→ SHORT TASK:
Pull out every line of the records that contains the word "away". Case counts.
# START OF RECORDS SHOWN
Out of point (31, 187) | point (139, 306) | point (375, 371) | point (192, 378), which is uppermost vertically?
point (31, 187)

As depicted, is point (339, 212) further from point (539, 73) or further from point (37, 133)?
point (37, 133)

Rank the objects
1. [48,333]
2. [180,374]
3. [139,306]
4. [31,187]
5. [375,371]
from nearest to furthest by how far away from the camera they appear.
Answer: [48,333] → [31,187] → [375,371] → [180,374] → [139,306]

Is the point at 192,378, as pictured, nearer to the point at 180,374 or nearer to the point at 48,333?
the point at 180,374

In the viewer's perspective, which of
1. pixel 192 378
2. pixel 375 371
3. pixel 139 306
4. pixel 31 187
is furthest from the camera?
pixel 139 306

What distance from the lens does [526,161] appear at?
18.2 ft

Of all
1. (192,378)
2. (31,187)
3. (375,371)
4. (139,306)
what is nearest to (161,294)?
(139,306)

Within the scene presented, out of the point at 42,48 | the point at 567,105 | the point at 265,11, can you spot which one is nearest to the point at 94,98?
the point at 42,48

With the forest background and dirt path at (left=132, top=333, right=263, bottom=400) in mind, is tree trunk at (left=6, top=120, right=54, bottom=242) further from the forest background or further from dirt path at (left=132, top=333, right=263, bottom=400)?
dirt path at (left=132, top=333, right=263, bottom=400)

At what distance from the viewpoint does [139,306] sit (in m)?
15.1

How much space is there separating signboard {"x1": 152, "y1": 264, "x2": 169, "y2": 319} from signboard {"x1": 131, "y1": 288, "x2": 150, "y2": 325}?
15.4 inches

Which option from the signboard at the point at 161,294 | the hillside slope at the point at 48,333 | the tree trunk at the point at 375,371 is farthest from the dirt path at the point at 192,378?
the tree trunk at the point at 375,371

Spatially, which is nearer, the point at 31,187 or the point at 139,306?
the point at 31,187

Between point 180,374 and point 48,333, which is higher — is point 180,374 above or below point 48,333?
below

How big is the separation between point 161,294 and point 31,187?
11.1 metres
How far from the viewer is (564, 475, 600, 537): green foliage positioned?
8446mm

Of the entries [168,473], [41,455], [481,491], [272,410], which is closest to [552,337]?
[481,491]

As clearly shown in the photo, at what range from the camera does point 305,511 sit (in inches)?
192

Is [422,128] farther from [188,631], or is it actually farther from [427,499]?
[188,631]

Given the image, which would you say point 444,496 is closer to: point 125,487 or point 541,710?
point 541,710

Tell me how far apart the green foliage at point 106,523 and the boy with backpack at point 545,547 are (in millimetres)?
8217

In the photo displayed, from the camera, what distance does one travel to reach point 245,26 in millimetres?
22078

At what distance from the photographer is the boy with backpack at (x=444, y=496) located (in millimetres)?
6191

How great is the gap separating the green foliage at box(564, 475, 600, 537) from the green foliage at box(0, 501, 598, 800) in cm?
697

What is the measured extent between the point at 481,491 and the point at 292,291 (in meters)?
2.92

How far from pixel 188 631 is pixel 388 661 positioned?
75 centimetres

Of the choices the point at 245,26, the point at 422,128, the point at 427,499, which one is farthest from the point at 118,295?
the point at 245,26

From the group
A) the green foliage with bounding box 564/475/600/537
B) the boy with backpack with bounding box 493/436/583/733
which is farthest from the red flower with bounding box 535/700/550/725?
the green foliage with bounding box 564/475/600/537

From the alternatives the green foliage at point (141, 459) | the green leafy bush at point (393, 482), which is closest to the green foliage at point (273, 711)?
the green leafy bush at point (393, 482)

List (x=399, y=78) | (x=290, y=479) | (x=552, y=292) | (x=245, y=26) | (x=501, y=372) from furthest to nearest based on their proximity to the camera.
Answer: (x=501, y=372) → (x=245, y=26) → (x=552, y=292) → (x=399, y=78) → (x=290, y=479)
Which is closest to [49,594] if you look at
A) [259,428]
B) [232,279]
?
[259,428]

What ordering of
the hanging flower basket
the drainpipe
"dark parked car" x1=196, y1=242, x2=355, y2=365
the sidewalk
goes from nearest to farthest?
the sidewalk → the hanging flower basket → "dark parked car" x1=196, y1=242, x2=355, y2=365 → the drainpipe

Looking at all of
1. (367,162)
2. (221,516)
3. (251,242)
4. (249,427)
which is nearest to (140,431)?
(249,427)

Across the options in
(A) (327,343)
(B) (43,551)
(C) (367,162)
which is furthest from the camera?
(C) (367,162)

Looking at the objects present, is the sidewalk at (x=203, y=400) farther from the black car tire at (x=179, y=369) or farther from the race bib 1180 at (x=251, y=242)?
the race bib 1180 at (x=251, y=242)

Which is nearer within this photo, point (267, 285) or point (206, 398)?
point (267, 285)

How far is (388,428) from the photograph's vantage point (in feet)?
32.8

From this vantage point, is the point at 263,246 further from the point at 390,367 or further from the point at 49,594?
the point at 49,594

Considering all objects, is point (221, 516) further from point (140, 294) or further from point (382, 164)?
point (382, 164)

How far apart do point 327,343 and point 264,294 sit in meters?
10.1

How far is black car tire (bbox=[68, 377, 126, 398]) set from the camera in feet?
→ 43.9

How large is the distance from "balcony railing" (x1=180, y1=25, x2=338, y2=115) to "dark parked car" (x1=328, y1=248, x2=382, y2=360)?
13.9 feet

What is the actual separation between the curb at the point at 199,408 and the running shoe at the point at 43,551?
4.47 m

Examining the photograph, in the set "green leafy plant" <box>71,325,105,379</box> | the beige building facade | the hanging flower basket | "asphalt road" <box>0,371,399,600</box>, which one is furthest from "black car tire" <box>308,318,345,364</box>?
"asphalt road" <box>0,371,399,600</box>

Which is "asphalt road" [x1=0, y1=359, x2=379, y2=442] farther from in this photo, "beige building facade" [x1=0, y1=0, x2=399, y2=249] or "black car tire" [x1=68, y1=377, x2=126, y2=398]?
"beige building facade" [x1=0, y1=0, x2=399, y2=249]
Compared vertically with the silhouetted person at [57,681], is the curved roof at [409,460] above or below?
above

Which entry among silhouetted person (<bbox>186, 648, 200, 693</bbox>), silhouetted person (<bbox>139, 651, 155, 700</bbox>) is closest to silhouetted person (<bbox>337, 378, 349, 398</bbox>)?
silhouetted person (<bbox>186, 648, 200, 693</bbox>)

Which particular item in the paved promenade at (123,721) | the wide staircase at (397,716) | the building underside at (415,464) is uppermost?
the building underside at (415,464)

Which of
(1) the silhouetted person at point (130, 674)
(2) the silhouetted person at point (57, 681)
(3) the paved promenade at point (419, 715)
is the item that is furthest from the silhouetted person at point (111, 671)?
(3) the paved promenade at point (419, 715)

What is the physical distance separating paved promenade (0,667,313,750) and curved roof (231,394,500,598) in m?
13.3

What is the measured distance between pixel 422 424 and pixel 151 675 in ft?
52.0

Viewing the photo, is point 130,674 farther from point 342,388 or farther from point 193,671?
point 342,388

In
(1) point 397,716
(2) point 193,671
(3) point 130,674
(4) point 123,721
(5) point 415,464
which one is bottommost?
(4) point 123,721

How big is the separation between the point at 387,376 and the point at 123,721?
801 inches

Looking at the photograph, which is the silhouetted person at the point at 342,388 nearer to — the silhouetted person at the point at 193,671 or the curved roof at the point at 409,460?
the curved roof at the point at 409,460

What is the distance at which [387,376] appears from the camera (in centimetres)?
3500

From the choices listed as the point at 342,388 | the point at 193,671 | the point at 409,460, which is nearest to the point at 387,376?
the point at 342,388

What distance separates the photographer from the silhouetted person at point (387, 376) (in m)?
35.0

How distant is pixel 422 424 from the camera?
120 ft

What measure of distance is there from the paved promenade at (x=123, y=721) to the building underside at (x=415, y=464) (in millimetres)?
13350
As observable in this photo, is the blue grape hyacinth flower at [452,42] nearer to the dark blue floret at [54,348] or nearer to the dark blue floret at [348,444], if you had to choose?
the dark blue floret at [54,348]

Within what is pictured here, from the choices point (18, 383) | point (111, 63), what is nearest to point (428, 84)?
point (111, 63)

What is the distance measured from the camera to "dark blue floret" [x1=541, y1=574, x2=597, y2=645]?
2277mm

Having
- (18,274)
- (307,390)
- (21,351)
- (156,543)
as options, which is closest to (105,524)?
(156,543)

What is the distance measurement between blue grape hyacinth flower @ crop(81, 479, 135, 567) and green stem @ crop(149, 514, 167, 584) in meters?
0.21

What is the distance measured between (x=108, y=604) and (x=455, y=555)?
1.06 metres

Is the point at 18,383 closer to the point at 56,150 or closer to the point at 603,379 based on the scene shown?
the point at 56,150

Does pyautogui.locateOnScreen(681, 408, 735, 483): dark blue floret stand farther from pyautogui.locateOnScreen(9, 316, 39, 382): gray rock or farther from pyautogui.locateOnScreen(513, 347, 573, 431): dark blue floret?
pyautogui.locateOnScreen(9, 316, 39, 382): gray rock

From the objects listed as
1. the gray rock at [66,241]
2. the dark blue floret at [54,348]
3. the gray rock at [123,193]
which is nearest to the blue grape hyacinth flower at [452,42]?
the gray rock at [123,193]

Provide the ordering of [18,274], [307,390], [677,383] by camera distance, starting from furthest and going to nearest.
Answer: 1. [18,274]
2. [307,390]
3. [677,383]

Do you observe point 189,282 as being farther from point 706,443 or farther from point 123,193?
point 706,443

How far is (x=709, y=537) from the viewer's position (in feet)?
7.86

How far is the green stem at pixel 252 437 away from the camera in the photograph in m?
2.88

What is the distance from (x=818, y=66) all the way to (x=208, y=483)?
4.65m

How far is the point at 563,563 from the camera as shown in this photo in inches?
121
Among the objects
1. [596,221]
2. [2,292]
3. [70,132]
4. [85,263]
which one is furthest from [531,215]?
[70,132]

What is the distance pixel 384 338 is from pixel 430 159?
# END OF RECORDS SHOWN
→ SOLVED PROBLEM:
from nearest to furthest by how far away from the camera they appear.
How far is the green stem at pixel 252 437 away from the camera in the photograph in m?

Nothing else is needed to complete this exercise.